**Liste des tâches:**
1. Répondez à ces questions d'après l'extrait sur Assura :
(a) Quelle perte comptable Assura a-t-elle réalisée en 2015 ?
(b) Quel montant Assura a-t-elle versé en 2015 au mécanisme de compensation des risques ?
(c) Qui est le directeur général par intérim au siège de Pully ?
2. Reproduisez fidèlement le passage de l'extrait sur Assura qui s'ouvre sur les mots « Certains paramètres le » et se clôt sur « des primes basses? ».

**Extrait de page:**
Malgré cela, elle ne maîtrise plus sa croissance, au point que, durant six mois, elle dépasse les trente jours pour rembourser une facture. Sur le plan comptable, elle réalise une perte abyssale de 258 millions en 2015. Son patron, Bruno Ehrler, dont le salaire annuel de 450 000 francs est presque deux fois plus élevé que celui de Jean-Paul Diserens (250 000 francs), est remercié au début de cette année.
Quels seront les prochains épisodes de la saga Assura? La compagnie de Pully, devenue la 4e caisse du pays après avoir été la 652e à sa fondation, est-elle condamnée à se normaliser au point d’offrir des primes dans la moyenne suisse? Parfois un peu schizophréniques au point de compter malgré tout parmi ses assurés, les détracteurs d’Assura en sont persuadés: plus elle grandira, plus son portefeuille d’assurés ressemblera à celui des autres caisses.
Certains paramètres le laissent penser. Le législateur a mis en place un mécanisme de compensation des risques dans le but d’instaurer une certaine solidarité entre les caisses bon marché, jeunes en général, et les autres, plus traditionnelles, ayant dans leur portefeuille davantage de cas lourds. Assura en est de loin le plus grand contributeur. En 2015, elle y a versé 750 millions, soit pas moins de 30% de son chiffre d’affaires. Et ce montant risque bien de continuer à grimper. Dès 2017, le mécanisme introduit un nouveau critère: les assureurs ayant de nombreux patients consommant pour plus de 5000 francs de médicaments par an toucheront une manne plus élevée.
Continuer à offrir des primes basses?
Au siège de Pully, le directeur général par intérim, Eric Bernheim, tient pourtant à dissiper d’éventuelles craintes. «Nous serons fidèles à la culture d’entreprise qui consiste à responsabiliser l’assuré», affirme-t-il. Le but est donc de continuer à offrir des primes basses. Comment? «En maintenant le système du tiers garant dans le remboursement des factures, en poursuivant un contrôle strict de celles-ci et en adoptant une attitude féroce quant à nos propres coûts de fonctionnement.»

[Enregistrements de données]
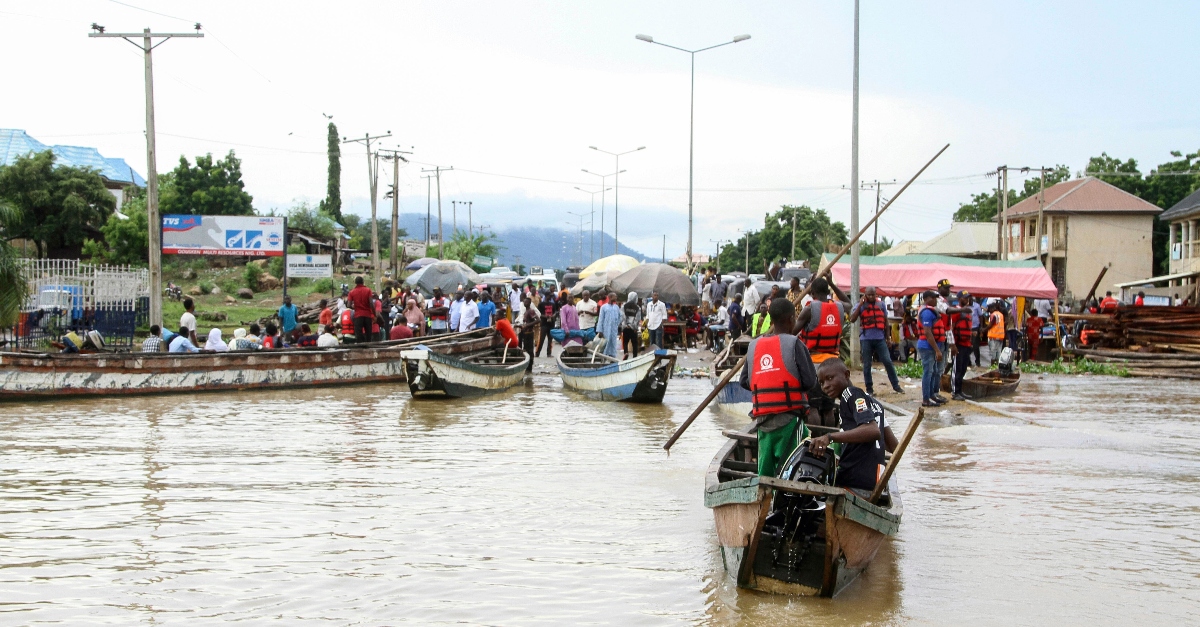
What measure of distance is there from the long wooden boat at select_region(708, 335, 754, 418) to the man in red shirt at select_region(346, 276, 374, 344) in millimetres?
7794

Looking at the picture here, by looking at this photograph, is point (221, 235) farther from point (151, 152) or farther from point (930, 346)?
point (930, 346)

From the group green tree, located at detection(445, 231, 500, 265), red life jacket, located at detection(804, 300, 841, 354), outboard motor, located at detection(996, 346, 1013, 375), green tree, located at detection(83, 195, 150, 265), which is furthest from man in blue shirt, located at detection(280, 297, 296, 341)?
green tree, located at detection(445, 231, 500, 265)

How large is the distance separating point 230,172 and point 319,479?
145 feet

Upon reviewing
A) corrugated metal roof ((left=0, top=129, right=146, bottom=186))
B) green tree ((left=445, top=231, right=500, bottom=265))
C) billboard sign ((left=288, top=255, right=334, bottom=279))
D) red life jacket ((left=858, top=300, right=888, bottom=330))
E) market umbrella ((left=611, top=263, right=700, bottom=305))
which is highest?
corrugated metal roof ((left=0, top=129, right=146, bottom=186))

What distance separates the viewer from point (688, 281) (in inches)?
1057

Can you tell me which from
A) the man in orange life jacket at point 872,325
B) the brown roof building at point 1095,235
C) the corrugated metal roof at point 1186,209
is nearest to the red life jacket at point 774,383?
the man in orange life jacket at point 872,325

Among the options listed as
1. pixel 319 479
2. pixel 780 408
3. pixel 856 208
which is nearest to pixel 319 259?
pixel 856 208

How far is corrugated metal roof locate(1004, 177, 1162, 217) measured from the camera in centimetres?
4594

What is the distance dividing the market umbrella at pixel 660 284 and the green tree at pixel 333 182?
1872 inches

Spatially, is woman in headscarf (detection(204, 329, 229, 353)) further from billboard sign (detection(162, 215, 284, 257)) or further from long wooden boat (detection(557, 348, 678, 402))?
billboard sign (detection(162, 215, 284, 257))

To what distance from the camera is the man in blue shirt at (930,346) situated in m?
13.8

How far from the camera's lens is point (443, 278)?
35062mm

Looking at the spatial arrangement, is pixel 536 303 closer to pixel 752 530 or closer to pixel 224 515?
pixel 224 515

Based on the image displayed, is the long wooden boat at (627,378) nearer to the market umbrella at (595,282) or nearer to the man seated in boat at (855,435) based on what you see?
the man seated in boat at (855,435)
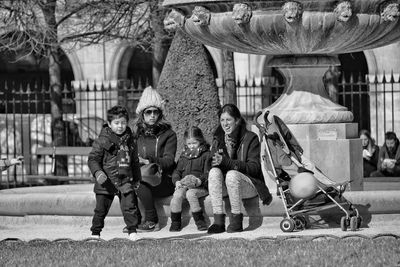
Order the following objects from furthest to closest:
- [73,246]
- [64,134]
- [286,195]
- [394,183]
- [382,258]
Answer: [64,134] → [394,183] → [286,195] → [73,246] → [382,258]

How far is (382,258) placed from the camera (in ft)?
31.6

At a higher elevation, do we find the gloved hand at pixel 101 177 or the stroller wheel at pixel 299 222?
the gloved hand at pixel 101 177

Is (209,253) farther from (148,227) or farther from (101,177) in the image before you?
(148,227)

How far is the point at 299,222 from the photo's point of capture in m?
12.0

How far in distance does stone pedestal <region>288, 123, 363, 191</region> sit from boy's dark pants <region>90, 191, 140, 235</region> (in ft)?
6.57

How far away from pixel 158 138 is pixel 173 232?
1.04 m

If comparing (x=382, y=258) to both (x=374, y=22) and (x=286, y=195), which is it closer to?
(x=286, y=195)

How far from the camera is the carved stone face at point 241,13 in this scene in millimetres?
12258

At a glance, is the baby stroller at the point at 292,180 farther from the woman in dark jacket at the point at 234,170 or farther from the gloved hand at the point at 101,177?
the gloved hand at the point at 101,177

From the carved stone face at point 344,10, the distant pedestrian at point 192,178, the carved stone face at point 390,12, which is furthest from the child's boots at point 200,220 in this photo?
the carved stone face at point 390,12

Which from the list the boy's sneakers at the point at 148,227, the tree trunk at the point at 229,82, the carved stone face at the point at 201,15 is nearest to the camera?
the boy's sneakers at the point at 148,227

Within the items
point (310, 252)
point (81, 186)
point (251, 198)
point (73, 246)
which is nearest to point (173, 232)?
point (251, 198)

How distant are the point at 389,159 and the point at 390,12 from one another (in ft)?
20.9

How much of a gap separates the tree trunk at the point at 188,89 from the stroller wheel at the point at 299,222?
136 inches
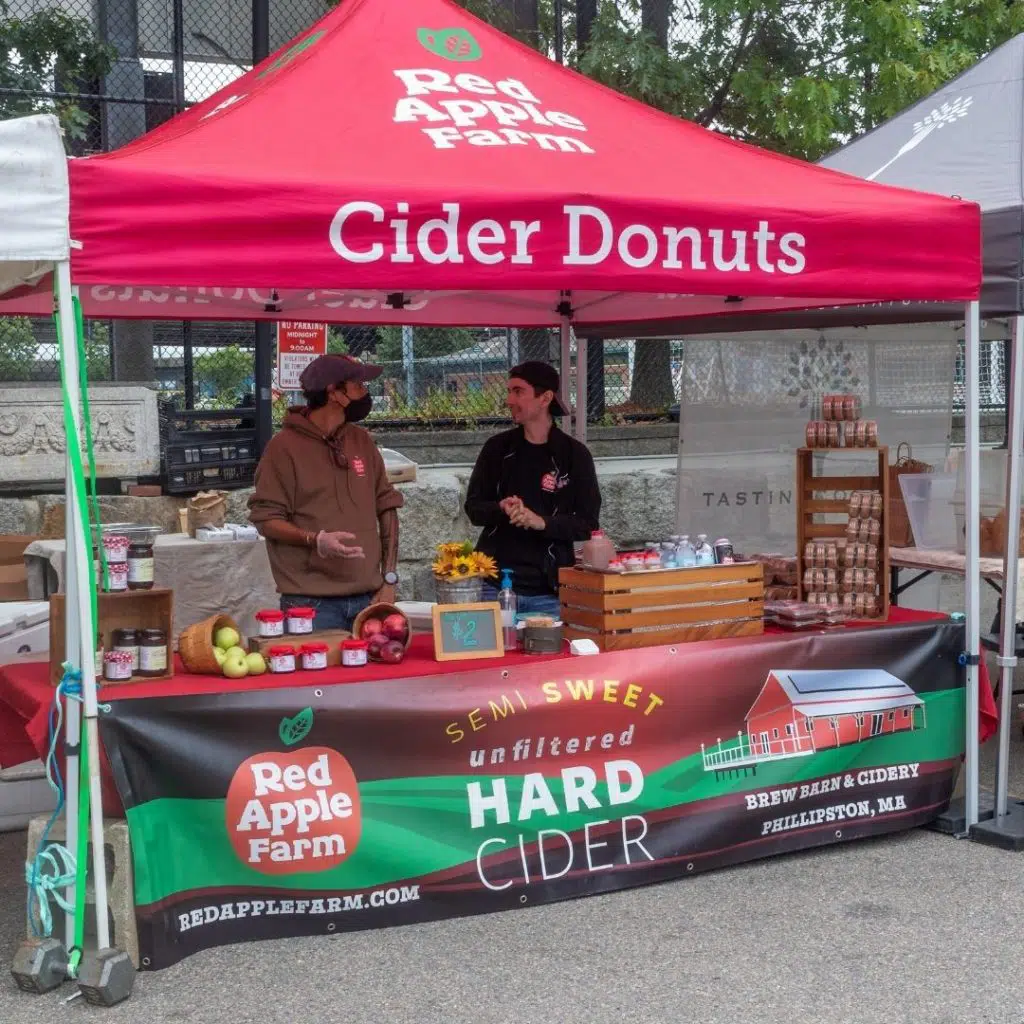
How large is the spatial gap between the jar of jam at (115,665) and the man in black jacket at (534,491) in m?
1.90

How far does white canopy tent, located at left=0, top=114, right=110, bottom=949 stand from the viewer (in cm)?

**Réponses par tâche:**
1.
(a) 258 millions.
(b) 750 millions.
(c) Eric Bernheim.

2.
Certains paramètres le laissent penser. Le législateur a mis en place un mécanisme de compensation des risques dans le but d’instaurer une certaine solidarité entre les caisses bon marché, jeunes en général, et les autres, plus traditionnelles, ayant dans leur portefeuille davantage de cas lourds. Assura en est de loin le plus grand contributeur. En 2015, elle y a versé 750 millions, soit pas moins de 30% de son chiffre d’affaires. Et ce montant risque bien de continuer à grimper. Dès 2017, le mécanisme introduit un nouveau critère: les assureurs ayant de nombreux patients consommant pour plus de 5000 francs de médicaments par an toucheront une manne plus élevée.
Continuer à offrir des primes basses?